With over fifty dedicated performers on stage, the risk of overcrowding can be a burden, though apart from the odd spacing issue, Southern Light has blocked, staged and directed meticulously. Before the curtain even ascends, the immense sparkling heart informs us that this will be no ordinary amateur dramatic production.

Taking a role and grasping it as your own is no mean feat in a large company. Yet this is precisely what John Bruce and Tanya Williamson manage to accomplish as Hackl and Irene Molloy. Ribbons Down My Back may not be the titular number, nor even one the audience is anticipating the most but after Williamson’s performance it is easily a standout piece. Bruce’s comedic strengths are highlighted by his likability, though there is an issue with strained vocals at peak moments.

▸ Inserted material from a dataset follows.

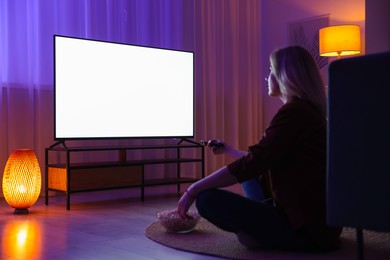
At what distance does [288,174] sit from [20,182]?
198cm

Now how could one discuss Hello, Dolly! without mentioning the fine lady herself? Lothian’s very own Elspeth Whyte lives up to be the am-dram world’s Carol Channing. Moving into her twenty-seventh production with Southern Light, Whyte is a reliable performer who delivers everything in her performance. Her Dolly is cunning, yet still sweet enough to root for success. Vocally she is emotive, conveying a sense of great control, if a little low on the belt factor.

A musical is only as successful as its orchestral backbone, and Hello, Dolly! certainly has a rigid one to rely on. Two faults which can never be flung at Southern Light is that of its scoring and design aesthetic. The level of detail, ingenuity and effort goes well above that of am-dram and certainly puts some touring productions of larger-scale names into place.

Southern Light Opera has always embraced a challenge, seeking to push itself further with each passing year. Hello, Dolly! certainly lives up to recent years and stirs up curiosity for what the company will create next. A prodigious sense of local community is at the heart of Southern Light, with a deep admiration for theatre; it’s a proud institution for the city.